▶ SEITENAUSZUG:
▬▬▬
Nord Stream 2: Wattebällchen gegen Sanktions-Keule?

Nord Stream 2: Wattebällchen gegen Sanktions-Keule?

[Hartmut Hübner] Die drohende Verschärfung der Sanktionen der USA, die auf die Fertigstellung und die Inbetriebnahme der Erdgasleitung Nord Stream 2 gerichtet sind, stellt einen direkten Angriff auf die Souveränität Deutschlands und Europas das. Darin zeigten sich gestern auf einer gemeinsamen Pressekonferenz der Geschäftsführer des Ostausschusses der deutschen Wirtschaft-Osteuropaverein, Michael Harms, und der wirtschaftspolitische Sprecher der Partei DIE LINKE im Bundestag und Vorsitzender des Ausschusses für Wirtschaft und Energie im Bundestag, Klaus Ernst, einig. Sie informierten sich über Einzelheiten der jüngsten geplanten Strafaktionen aus den USA gegen die Fortführung der Arbeiten an der Erdgasleitung Nord Stream 2 durch die Ostsee.
▬▬▬
▶ AUFGABEN:
a – Schreiben Sie aus dem Artikel über Nord Stream 2 alles von „[Hartmut Hübner] Die“ bis hinunter zu „durch die Ostsee.“ wortgetreu ab.
b – Setzen Sie den Artikel über Nord Stream 2 dort fort, wo er aufhört.
Das Material stammt aus einer anderen Quelle.

Einträge mit räumlichen Fragen
▬▬▬
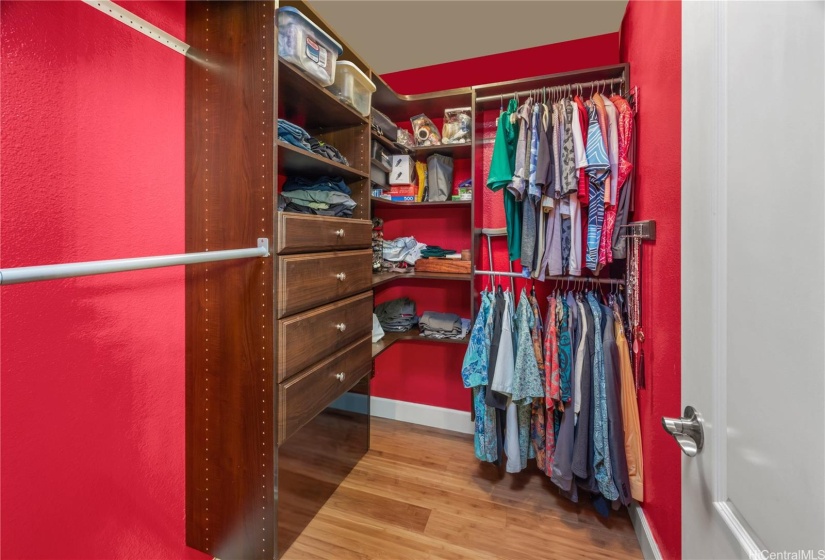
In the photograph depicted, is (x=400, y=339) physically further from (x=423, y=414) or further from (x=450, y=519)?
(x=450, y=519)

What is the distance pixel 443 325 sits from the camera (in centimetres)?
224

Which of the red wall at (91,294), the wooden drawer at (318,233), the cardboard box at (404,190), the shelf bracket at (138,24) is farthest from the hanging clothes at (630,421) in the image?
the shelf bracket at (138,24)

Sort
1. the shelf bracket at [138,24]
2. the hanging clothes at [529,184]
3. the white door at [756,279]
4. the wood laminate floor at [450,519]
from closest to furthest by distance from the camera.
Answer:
▬▬▬
▶ ERWARTETE ERGEBNISSE:
a –
[Hartmut Hübner] Die drohende Verschärfung der Sanktionen der USA, die auf die Fertigstellung und die Inbetriebnahme der Erdgasleitung Nord Stream 2 gerichtet sind, stellt einen direkten Angriff auf die Souveränität Deutschlands und Europas das. Darin zeigten sich gestern auf einer gemeinsamen Pressekonferenz der Geschäftsführer des Ostausschusses der deutschen Wirtschaft-Osteuropaverein, Michael Harms, und der wirtschaftspolitische Sprecher der Partei DIE LINKE im Bundestag und Vorsitzender des Ausschusses für Wirtschaft und Energie im Bundestag, Klaus Ernst, einig. Sie informierten sich über Einzelheiten der jüngsten geplanten Strafaktionen aus den USA gegen die Fortführung der Arbeiten an der Erdgasleitung Nord Stream 2 durch die Ostsee.

b –
„Eine Gruppe von 19 Senatoren des US-amerikanischen Kongresses hat ein Gesetzesprojekt vorbereitet, wonach weitere Unternehmen und Personen, die in irgendeiner Form an dem Projekt beteiligt sind, unter die Sanktionen fallen“, erklärte Harms und Ernst konkretisierte: „Von den Sanktionen betroffen wären unter anderem auch internationale Organisationen, die Zertifizierungen erteilen oder auch Behörden, die Genehmigungen ausstellen.“

Beide waren sich einig, dass ein solches Verhalten der USA-Führung nicht hinnehmbar ist. Gleichklang auch bei dem Appell an die Bundesregierung und die EU-Kommission, den Amerikanern Paroli zu bieten und die von den Sanktionen betroffenen Unternehmen zu schützen und gegebenenfalls finanziell auszugleichen. Harms brachte hier einen weiteren EU-Rettungsschirm ins Gespräch. Zudem hofft er, die europäische Gemeinschaft gegen dieses Vorgehen der USA in Stellung zu bringen, unabhängig von ihrer Haltung zu Nord Stream 2. Allerdings habe sich Brüssel in dieser Frage bisher sehr bedeckt gehalten.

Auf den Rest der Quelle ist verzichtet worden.